On a proof that left artinian implies left noetherian

Questions: [Refer to below] Could one elaborate on $\rm\color{#c00}{(a)}$, $\rm\color{#c00}{(b)}$ and $\rm\color{#c00}{(c)}$ ? My thoughts :

$\rm\color{#c00}{(a)}$ For $r+J\in R/J$ and $j+J^{i+1}\in J^i/J^{i+1}$, is $(r+J)(j+J^{i+1}):=rj+J^{i+1}$ ?

$\rm\color{#c00}{(b)}$ $J^i=Rj_1+Rj_2+\cdots+Rj_n\implies J^i/J^{i+1}=(R/J)j_1+(R/J)j_2+\cdots+(R/J)j_n$ ?

$\rm\color{#c00}{(c)}$ I guess it is a consequence of $R/J$ being semisimple, but I don't see it :(.

Thm: Let $R$ be a left artinian ring such that its Jacobson radical $J(R)$ is nilpotent. Then $R$ is left noetherian.

Proof: [Brief sketch] Let $J:=J(R)$ and $$R\supseteq J\supseteq J^2\supseteq \cdots\supseteq J^n=0.$$ One can argue that it suffices to show $J^i/J^{i+1}$ is noetherian for all $i$.

$\rm\color{#c00}{(a)}$ $J^i/J^{i+1}$ is a $R/J$-module.

One can show that $R/J$ is semisimple and that $J^i$ is of finite type over $R$.

Hence,
$\rm\color{#c00}{(b)}$ $J^i/J^{i+1}$ is a $R/J$-module of finite type and $\rm\color{#c00}{(c)}$ $J^i/J^{i+1}$ is semisimple.

Then $J^i/J^{i+1}$ is noetherian (by a known characterization of semisimple noetherian modules). $\blacksquare$

(a) Yes.

(b) Yes.

(c) Over a semisimple ring every non-zero module is semisimple (as a quotient of a free module which is a direct sum of copies of your semisimple ring, hence semisimple).

• I don't understand what you wrote in parentheses.
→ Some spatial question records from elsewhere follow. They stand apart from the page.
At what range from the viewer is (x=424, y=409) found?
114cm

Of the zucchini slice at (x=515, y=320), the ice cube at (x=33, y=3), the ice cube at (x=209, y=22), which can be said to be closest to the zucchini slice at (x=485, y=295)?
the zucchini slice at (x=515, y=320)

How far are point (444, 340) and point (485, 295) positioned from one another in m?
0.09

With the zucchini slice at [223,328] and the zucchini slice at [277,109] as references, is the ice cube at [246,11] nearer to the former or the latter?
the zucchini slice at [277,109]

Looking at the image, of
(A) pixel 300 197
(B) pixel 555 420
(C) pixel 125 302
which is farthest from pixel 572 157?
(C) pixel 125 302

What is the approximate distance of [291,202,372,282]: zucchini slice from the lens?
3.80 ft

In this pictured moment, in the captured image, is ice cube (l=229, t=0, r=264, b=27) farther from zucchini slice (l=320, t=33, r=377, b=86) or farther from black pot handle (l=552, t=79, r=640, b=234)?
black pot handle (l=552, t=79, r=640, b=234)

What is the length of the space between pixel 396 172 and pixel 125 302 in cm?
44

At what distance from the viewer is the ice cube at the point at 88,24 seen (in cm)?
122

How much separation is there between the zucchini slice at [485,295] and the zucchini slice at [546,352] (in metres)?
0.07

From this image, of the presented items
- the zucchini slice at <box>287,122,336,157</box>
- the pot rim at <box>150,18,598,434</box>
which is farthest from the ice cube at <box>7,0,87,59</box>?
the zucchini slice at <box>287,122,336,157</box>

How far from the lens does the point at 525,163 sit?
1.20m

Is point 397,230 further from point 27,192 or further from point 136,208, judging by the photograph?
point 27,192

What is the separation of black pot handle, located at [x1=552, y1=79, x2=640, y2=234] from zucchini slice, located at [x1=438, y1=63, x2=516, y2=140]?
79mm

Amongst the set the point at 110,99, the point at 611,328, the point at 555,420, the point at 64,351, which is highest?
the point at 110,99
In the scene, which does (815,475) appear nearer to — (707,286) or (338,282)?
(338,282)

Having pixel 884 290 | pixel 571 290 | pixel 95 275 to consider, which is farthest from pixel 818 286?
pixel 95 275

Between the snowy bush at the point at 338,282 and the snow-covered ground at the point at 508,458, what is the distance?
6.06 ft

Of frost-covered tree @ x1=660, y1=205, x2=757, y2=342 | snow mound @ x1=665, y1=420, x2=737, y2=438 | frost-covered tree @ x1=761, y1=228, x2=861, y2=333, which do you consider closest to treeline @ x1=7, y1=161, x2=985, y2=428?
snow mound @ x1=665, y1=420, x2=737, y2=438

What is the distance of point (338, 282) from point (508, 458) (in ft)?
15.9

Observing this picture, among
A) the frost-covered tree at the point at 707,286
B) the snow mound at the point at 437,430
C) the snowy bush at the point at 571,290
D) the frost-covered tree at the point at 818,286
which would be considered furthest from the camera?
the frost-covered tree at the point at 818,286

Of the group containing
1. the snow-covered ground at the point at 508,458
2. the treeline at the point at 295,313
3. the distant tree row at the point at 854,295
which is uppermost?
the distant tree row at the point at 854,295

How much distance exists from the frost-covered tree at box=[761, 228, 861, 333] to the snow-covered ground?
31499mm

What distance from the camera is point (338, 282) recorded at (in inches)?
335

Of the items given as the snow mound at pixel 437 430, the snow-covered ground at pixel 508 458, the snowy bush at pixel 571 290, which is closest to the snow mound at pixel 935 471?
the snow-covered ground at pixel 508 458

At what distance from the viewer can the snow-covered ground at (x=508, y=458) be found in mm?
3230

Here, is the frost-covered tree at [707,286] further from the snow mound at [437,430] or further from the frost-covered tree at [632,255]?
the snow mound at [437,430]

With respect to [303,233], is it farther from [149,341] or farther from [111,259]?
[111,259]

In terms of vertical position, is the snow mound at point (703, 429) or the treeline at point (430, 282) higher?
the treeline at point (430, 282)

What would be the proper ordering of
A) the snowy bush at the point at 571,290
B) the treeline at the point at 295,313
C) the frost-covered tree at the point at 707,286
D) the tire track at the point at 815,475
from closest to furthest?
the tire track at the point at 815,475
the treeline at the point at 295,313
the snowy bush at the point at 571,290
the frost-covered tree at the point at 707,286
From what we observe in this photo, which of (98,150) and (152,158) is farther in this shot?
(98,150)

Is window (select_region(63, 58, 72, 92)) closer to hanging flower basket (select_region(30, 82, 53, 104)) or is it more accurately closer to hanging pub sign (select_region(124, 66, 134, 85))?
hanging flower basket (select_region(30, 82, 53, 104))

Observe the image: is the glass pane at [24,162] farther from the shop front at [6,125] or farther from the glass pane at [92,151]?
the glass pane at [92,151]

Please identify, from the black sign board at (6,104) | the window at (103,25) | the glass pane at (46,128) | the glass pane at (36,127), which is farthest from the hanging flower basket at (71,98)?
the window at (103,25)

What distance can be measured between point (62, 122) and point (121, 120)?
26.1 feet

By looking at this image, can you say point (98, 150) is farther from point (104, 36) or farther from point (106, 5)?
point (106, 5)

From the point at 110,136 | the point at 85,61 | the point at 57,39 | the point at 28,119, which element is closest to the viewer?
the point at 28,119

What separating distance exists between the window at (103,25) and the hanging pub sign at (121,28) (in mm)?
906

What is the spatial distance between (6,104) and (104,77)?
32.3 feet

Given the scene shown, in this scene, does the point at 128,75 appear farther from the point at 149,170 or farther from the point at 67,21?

What quotient are you talking about exactly? What direct sum of copies of the semisimple ring? Why is the quotient semisimple? I did try to understand but I failed, sorry. All I thought: If $M$ is a non-zero $R$-module, in general, does an index set $I$ exist such that we have an epimorphism from $\bigoplus_{i\in I} R$ to $M$ ? Then we could quotient and $M$ would be a quotient of a direct sum of copies of the semisimple ring... – Guest Dec 17 '14 at 18:49
• (continued) Then I didn't know if the direct sum would be free, and if the quotient of the direct sum is the direct sum of quotients, etc. and if that would be useful. Essentially if you could elaborate then I could see what exactly you mean. – Guest Dec 17 '14 at 18:50
• @Guest Yes, there is always a free $R$-module $F$ and an epimorphism $F\to M$. (Is this clear?) Then recall that a direct sum of semisimple modules (and $R$ is a semisimple $R$-module by hypothesis) is also semisimple, so $F$ is semisimple. Moreover, from the fundamental theorem of isomorphism for modules there is $N\subset F$ a submodule such that $F/N\simeq M$. Now recall that a quotient module of a semisimple module is also semisimple. (More details can be found here, Corollary 2.6, 2.7.) – user26857 Dec 17 '14 at 18:58

Let $A$ and $B$ be ideals of the ring $R$. Then $A/BA$ is a module over $R/B$ in a natural way. Indeed, for $b\in B$ and $a\in A$, the product $ba\in BA$, so $$b(a+AB)=0+AB$$ in the module $A/AB$. Thus $\operatorname{Ann}(A/BA)\supseteq B$. If $M$ is an $R$-module and $\operatorname{Ann}(M)\supseteq B$, then $M$ is a module over $R/B$ by defining $$(r+B)x=rx$$ Specialize the case to $A=J^i$ and $B=J$.

If, with the above notation, $M$ is finitely generated as $R$-module, then it's clearly finitely generated also as $R/B$-module.

If $N$ is a module over $R/B$, then it's also a module over $R$ by defining $ry=(r+B)y$. The lattice of submodules of $N$ is the same when considered either a module over $R/B$ or over $R$. In particular, semisimplicity is preserved (it's a lattice property, that is, being complemented). So in your case you get the chain $$J^k=\{0\}\subseteq J^{k-1}\subseteq\dots\subseteq J\subseteq J^0=R$$ where the quotients $J^{i-1}/J^{i}$ are noetherian as $R$-modules.